The full renovation approach gives faster results. Kill or strip the existing turf, prepare the soil with compost and aeration, and seed the whole area with your chosen drought tolerant species. This is the better option if the existing lawn is in poor condition, heavily compacted, or dominated by weeds. It is more work upfront but gives you a clean start and allows you to address underlying soil problems that no amount of overseeding will fix.
Whichever method you choose, the first year after transitioning is the most demanding. New grass needs consistent moisture to establish, even drought tolerant varieties. The water savings come in year two and beyond, once the root system is fully developed and the grass can sustain itself through dry periods on natural rainfall alone.
Drought Tolerant Grass FAQs
What is the most drought tolerant grass?
Buffalograss is the most water-economical lawn grass available, surviving on as little as 25 millimetres of water per month once established. Among cool-season grasses, hard fescue and tall fescue are the strongest performers, tolerating four to six weeks of drought dormancy and recovering fully when watered.
Can drought tolerant grass grow in shade?
Hard fescue and creeping red fescue both handle partial shade well, making them good choices for lawns with mixed sun and shade. Bermudagrass and buffalograss need full sun and will thin out in shaded areas. Zoysiagrass tolerates light shade but performs best with at least four to five hours of direct sunlight.
Is tall fescue good for drought?
Tall fescue is one of the best cool-season grasses for drought conditions. Its root system can reach 40 to 60 centimetres deep, which allows it to access soil moisture long after shallower-rooted grasses have dried out. Modern turf-type cultivars also have a finer texture and better density than the older pasture varieties.
How often should you water drought tolerant grass?
Once established, most drought tolerant grasses need a deep watering of 25 millimetres once a week in summer, or less if natural rainfall is sufficient. In cooler months, you can often stop supplemental watering entirely. The key is to water deeply and infrequently rather than giving frequent light sprinkles.
Will drought tolerant grass stay green all summer?
With one deep watering per week, most drought tolerant species will stay green through a normal summer. In severe heat or water restrictions, they will enter dormancy and turn brown, but they will recover once conditions improve. This dormancy is a natural survival mechanism and does not harm the plant.
Can I overseed my existing lawn with drought tolerant grass?

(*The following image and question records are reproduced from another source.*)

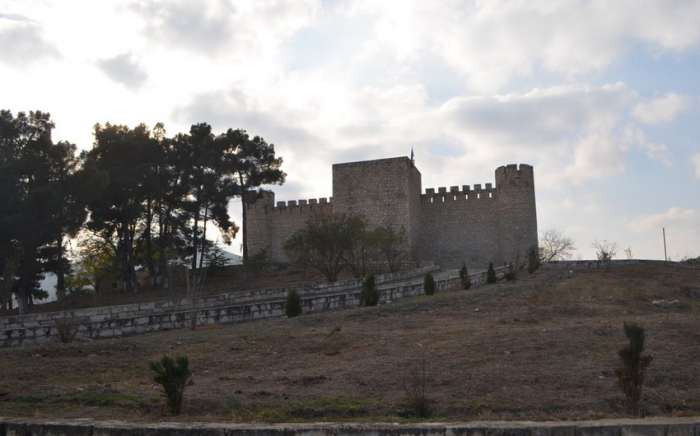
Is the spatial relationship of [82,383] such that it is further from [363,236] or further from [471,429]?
[363,236]

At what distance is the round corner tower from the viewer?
3784cm

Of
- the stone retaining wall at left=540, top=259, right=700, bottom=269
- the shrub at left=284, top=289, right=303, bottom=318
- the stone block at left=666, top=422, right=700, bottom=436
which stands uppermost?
the stone retaining wall at left=540, top=259, right=700, bottom=269

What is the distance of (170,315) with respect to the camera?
1330 centimetres

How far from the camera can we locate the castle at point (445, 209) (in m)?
38.2

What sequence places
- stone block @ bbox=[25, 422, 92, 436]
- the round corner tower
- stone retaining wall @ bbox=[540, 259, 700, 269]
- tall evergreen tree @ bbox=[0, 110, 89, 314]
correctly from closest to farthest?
1. stone block @ bbox=[25, 422, 92, 436]
2. tall evergreen tree @ bbox=[0, 110, 89, 314]
3. stone retaining wall @ bbox=[540, 259, 700, 269]
4. the round corner tower

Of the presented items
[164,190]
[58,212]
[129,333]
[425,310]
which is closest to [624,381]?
[425,310]

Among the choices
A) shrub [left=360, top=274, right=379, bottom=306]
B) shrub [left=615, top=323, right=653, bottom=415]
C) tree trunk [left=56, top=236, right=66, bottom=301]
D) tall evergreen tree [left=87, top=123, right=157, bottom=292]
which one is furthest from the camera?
tall evergreen tree [left=87, top=123, right=157, bottom=292]

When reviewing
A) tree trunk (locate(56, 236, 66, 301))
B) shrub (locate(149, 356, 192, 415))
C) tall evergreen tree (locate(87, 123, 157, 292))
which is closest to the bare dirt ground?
shrub (locate(149, 356, 192, 415))

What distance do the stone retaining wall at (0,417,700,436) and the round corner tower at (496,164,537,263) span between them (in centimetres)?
3373

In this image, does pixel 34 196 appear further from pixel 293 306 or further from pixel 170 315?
pixel 293 306

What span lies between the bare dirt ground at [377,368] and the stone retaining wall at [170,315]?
68 cm

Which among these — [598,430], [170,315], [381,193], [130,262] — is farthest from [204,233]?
[598,430]

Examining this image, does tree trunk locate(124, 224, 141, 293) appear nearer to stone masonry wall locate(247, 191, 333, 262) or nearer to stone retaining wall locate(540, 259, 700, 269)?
stone masonry wall locate(247, 191, 333, 262)

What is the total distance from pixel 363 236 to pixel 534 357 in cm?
2299
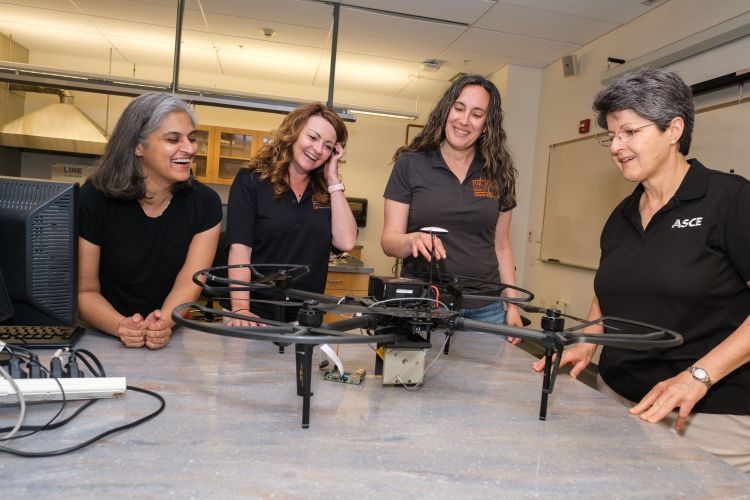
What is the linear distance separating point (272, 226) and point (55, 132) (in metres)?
4.58

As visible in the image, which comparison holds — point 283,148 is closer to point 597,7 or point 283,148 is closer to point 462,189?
point 462,189

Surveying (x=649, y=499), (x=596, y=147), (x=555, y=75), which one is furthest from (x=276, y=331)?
(x=555, y=75)

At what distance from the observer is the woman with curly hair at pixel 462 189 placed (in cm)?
171

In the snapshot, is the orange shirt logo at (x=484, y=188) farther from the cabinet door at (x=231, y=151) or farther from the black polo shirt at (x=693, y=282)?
the cabinet door at (x=231, y=151)

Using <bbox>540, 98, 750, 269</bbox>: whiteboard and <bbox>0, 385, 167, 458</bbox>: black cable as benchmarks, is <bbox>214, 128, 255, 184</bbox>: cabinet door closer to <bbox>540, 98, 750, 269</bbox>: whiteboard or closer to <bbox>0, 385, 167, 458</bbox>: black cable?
<bbox>540, 98, 750, 269</bbox>: whiteboard

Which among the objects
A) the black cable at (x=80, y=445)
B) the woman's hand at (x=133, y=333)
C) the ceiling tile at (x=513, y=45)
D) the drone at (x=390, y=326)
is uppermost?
the ceiling tile at (x=513, y=45)

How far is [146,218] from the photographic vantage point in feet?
4.97

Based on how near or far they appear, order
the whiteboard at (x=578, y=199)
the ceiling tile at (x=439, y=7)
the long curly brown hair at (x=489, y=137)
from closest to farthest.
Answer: the long curly brown hair at (x=489, y=137) < the ceiling tile at (x=439, y=7) < the whiteboard at (x=578, y=199)

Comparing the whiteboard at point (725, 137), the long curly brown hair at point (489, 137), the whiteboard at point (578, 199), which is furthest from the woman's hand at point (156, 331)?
the whiteboard at point (578, 199)

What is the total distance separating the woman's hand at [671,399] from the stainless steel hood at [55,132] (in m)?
5.29

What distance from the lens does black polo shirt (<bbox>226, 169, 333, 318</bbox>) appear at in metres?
1.66

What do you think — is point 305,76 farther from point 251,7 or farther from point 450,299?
point 450,299

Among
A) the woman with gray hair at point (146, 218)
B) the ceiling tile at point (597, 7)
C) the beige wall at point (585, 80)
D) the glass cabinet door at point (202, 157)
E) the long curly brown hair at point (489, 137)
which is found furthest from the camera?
the glass cabinet door at point (202, 157)

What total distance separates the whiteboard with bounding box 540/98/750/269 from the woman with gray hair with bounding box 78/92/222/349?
275 cm
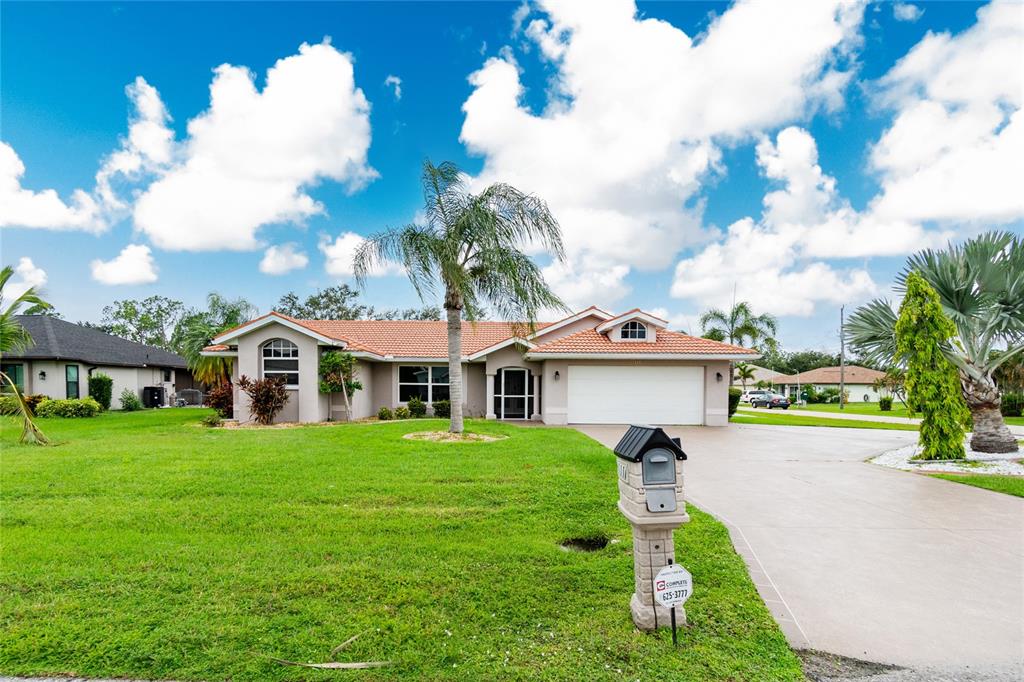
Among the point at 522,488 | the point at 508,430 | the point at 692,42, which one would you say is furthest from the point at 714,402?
the point at 522,488

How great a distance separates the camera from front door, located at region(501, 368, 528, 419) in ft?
65.4

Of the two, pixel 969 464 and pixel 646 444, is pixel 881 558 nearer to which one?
pixel 646 444

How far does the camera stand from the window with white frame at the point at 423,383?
20.7 metres

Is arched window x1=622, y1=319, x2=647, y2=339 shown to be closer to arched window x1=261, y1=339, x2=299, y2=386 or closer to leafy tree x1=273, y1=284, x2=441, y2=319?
arched window x1=261, y1=339, x2=299, y2=386

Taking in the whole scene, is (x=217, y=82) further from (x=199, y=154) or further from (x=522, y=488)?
(x=522, y=488)

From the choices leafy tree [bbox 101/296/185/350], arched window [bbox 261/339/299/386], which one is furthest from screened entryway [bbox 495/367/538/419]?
leafy tree [bbox 101/296/185/350]

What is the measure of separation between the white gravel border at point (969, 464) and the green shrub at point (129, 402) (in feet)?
101

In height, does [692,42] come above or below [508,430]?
above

Yes. Scarify the lawn to open up the soil surface, then overseed with a drought tolerant mix in early autumn. Repeat for two to three years to gradually shift the species balance. This is less disruptive than a full renovation and works well for lawns that are thin but not beyond repair.

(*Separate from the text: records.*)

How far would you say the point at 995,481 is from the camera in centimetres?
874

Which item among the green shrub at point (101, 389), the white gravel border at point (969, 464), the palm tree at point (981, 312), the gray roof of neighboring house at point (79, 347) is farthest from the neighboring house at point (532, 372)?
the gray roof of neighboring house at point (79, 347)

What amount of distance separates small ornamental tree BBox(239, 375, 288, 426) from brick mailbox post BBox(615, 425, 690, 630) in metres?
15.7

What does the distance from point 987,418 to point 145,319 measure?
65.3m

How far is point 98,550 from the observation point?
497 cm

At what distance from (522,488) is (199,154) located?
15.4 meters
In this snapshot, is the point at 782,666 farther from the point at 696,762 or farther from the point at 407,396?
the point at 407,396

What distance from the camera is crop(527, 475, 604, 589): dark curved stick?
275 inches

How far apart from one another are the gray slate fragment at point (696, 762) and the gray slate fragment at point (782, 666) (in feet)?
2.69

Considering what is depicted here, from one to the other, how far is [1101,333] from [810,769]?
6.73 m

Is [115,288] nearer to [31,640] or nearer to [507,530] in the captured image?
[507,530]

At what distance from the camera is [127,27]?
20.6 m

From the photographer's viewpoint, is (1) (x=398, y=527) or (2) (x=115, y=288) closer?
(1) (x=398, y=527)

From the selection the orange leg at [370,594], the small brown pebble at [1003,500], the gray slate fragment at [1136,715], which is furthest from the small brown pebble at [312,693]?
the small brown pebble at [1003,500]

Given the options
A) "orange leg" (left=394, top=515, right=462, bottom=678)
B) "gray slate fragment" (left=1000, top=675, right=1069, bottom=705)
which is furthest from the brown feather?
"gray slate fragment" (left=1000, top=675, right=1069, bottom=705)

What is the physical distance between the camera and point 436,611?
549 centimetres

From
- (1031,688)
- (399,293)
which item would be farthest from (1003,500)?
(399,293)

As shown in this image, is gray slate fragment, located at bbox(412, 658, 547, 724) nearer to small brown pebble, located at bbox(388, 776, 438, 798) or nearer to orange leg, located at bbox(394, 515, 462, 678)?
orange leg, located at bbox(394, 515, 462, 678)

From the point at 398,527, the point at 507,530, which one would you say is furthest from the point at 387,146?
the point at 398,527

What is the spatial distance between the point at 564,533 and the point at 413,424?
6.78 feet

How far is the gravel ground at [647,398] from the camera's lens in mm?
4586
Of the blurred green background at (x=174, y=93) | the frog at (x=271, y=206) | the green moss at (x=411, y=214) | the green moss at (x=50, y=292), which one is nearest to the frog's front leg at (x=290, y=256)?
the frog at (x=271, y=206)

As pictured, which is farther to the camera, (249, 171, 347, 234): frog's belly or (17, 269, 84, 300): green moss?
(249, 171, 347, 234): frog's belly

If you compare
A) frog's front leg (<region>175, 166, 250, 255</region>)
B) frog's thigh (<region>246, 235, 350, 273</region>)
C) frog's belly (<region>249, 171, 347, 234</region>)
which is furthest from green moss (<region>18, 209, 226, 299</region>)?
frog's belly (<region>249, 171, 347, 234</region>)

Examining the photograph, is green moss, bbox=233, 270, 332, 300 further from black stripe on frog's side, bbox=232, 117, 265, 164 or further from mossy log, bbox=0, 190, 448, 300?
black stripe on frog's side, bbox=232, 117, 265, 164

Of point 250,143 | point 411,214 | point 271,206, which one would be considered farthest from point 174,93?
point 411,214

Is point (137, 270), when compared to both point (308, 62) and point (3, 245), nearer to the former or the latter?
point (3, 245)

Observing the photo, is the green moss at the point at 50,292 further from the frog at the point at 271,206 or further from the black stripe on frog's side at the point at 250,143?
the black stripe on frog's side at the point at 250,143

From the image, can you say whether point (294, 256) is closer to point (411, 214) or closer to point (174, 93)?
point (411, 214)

Does drought tolerant grass need fertiliser?
Yes, but less than conventional lawn grasses. Two to three applications per year of a slow-release fertiliser is sufficient. Avoid heavy nitrogen feeds, which push soft growth and increase water demand. A balanced autumn feed with potassium will help harden the grass for winter and improve drought resilience.
Sources
- Royal Horticultural Society. “Drought-Resistant Lawns.” RHS Gardening Advice. https://www.rhs.org.uk/lawns/drought-resistant
- Beard, James B. “Turfgrass: Science and Culture.” Prentice Hall, 1973. Chapters on drought physiology and species selection.
- STRI Group. “Grass Species for Amenity Turf: Selection and Performance.” Sports Turf Research Institute Technical Guidance.
- University of California Agriculture and Natural Resources. “Drought Tolerant Turfgrasses for California Lawns.” Publication 8395.